La transition démocratique de 1986 logeant
enseigne aux élections a galvaudé le terme populaire. On peut être populaire
sans avoir des rapports de force qui jouent en sa faveur. Aujourd’hui, le
protégé de Michel Joseph Martelly, semble avoir obtenir tout en sa
faveur : rapports de force, communauté internationale, la minorité
agissante, la majorité silencieuse, des madrés ou des animaux politiques, le parlement
avec un quorum rose, des élus réunis aux quatre vents de Les Irois jusqu’à
Ouanaminthe pour ne pas dire l’effet Kita Nago. Dieu seul sait combien des
erreurs colossales de l’opposition ont servi au régime Tèt Kale dans le
processus de la conservation du pouvoir. Pris au piège de la léthargie
ambiante, atrophié par manque d’ouverture à la jeunesse, méfiant dans son
émiettement, le mouvement populaire liquidé par des come-back et des éternels out
siders, aurait du mal à donner les
résultats politiques escomptés. Sans le vouloir, le secteur démocratique par
manque d’alternatives et de stratégies de prises du pouvoir, a ouvert la voie à
la beauté iconoclaste des saisons d’innovation politique. N’était-ce le petit
carnet d’exclusion livré par le Conseil électoral provisoire d’alors au recteur
Jacky Lumarque, l’effet surprise pourrait faire sa marque à l’instigation du
parti politique Vérité.
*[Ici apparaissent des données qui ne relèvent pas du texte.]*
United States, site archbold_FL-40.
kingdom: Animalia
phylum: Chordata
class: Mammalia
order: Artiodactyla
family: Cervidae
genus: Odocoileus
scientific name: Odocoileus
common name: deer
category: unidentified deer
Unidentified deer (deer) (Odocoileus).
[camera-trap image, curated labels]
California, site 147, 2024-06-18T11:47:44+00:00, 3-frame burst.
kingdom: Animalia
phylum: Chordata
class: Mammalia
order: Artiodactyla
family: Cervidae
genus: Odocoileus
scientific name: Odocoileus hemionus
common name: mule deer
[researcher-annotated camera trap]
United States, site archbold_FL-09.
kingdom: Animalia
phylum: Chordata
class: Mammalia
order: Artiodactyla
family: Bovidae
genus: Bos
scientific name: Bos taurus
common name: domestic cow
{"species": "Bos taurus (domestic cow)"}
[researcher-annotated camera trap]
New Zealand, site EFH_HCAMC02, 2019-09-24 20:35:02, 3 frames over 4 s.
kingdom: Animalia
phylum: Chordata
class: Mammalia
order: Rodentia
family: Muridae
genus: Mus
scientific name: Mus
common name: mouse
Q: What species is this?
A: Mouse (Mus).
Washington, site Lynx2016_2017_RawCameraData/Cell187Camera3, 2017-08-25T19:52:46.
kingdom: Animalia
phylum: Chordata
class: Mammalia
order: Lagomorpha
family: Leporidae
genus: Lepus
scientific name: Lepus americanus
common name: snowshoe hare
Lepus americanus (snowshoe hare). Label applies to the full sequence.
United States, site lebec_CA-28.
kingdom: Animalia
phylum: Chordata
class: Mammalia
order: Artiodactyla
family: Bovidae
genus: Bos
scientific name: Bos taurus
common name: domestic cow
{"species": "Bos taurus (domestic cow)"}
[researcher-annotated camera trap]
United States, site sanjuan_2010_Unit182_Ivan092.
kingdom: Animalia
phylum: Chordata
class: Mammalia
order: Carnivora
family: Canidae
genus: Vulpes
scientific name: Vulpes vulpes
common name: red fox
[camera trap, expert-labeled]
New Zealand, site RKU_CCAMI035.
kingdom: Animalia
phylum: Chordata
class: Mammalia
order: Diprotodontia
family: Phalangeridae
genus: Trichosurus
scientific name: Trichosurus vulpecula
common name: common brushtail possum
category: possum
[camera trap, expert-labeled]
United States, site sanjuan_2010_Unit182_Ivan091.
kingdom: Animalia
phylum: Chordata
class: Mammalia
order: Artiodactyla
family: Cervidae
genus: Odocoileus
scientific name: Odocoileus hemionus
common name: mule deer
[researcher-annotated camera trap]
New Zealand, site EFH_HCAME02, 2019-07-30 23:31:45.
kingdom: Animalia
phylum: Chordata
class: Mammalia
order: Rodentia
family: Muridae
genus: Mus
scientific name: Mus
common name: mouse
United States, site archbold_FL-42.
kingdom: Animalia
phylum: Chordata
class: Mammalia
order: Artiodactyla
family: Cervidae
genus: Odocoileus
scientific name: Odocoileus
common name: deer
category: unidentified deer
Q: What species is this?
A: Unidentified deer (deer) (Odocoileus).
Pour avoir trop tiré sur la corde de la démocratie
pendant près de deux ans de campagne électorale inédite, tous les candidats
(les prétendus élus) ont livré une carte de bénédiction ou d’accréditation
sacrée à Jovenel Moïse. « Ni le religieux ni le politique ne semblent
offrir la base d’un nouveau lien social en Haïti après l’effondrement du régime
dictatorial de Duvalier en 1986 ». Or, c’est cette mission titanique
qui est confiée à Jovenel Moïse en lui accordant un mandat quinquennal
constitutionnel.
Volontariste à outrance et peu
conflictuel
Pour ceux qui souhaitaient un doux divorce
avec la bande rose amenée par Sweet Micky converti en Michel Joseph Martelly,
puis reconverti en Sweet Micky pour se métamorphoser une énième fois en Michel
Joseph Martelly, Jovenel Moïse représente dans ce contexte la figure la plus
représentable, la version consommable idéologiquement non négligeable basée sur
le changement d’une alternative au rabais contre un dessalinisme pur et dur
prôné par l’autre Moïse (Moïse Jean Charles). Avec un sourire pitoyable et très
peu conflictuel, ses discours de campagne quoique agressifs privilégient
l’alliance des classes sociales au détriment de la lutte des classes. C’est
pour cela qu’il peut faire réunir au palais national autant d’éléments de la
classe bourgeoise que de la classe moyenne.
Il a plus de sagacité et de verbes que son
initiateur, Michel Joseph Martelly. Il est une boîte à parole cachée dans
l’hémisphère occidental attendant pour lui-même la venue triomphale des dieux.
Sa réussite électorale et communicationnelle tient du fait qu’aucun de ses
concurrents à la magistrature suprême de l’Etat n’ose déconstruire ses discours
de campagne. Dans la mesure où tout discours fait corps avec l’émetteur, le
déconstruire c’est déconstruire son émetteur. Or, certains candidats se
contentent d’imiter servilement les slogans de campagne de leurs concurrents.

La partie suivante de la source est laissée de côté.